Iron supplements should not be used blindly for months without understanding the cause. Too much iron can be harmful, and unnecessary iron can be risky in people with iron overload disorders, repeated transfusions, some liver diseases, or anemia that is not caused by iron deficiency. RET-He can help guide the discussion, but ferritin, TSAT, CBC results, medical history, and sometimes further testing decide the safest plan.
The most useful interpretation is pattern-based. Low RET-He says the newest red blood cells are short on hemoglobin. The next step is to find out why: low stores, ongoing blood loss, poor absorption, inflammation, kidney disease, thalassemia trait, or a mixed anemia. Once the cause is clear, RET-He can also help show whether treatment is reaching the bone marrow.
References
- The effect of reticulocyte hemoglobin content on the diagnosis of iron deficiency anemia: A meta-analysis study 2022 (Systematic Review)
- Using Reticulocyte Hemoglobin Equivalent as a Marker for Iron Deficiency and Responsiveness to Iron Therapy 2021 (Study)

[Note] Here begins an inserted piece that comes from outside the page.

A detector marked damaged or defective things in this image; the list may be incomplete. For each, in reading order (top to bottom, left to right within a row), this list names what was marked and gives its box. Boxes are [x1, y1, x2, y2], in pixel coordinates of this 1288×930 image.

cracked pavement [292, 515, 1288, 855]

- Reticulocyte Hemoglobin-Equivalent Potentially Detects, Diagnoses and Discriminates between Stages of Iron Deficiency with High Sensitivity and Specificity 2022 (Study)

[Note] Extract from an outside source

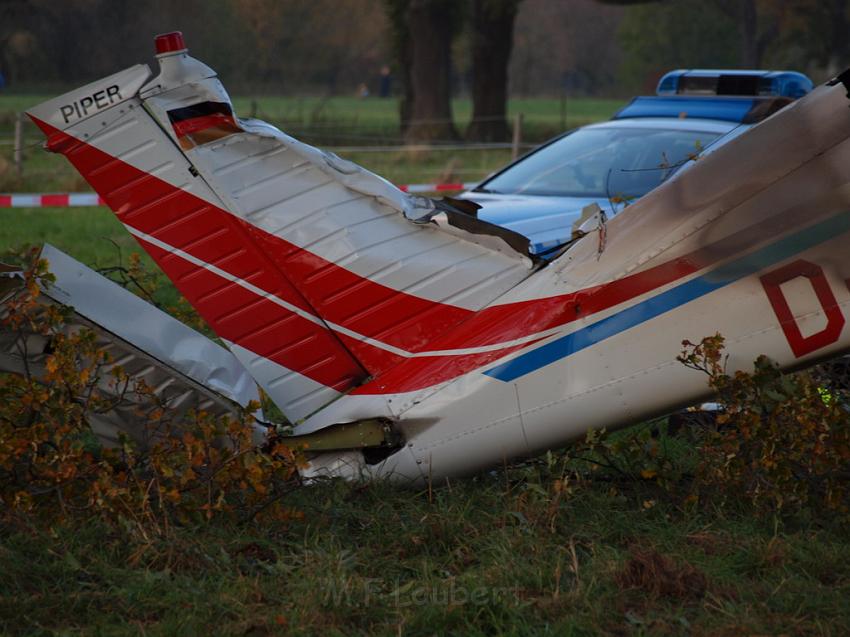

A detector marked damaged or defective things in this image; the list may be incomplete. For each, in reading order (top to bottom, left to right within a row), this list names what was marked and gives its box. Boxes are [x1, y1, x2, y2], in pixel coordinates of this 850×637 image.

damaged tail section [26, 36, 532, 422]
crashed piper aircraft [21, 31, 850, 476]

- British Society of Gastroenterology guidelines for the management of iron deficiency anaemia in adults 2021 (Guideline)
- UK kidney association clinical practice guideline: update of anaemia of chronic kidney disease 2025 (Guideline)
- WHO guideline on use of ferritin concentrations to assess iron status in individuals and populations 2020 (Guideline)
Disclaimer
RET-He or CHr results should be interpreted by a qualified clinician together with your CBC, iron studies, symptoms, medical history, and medications. A low result can support iron-restricted red blood cell production, but it does not identify the cause by itself. Seek medical care promptly for severe anemia symptoms, signs of bleeding, pregnancy-related concerns, or rapidly worsening results.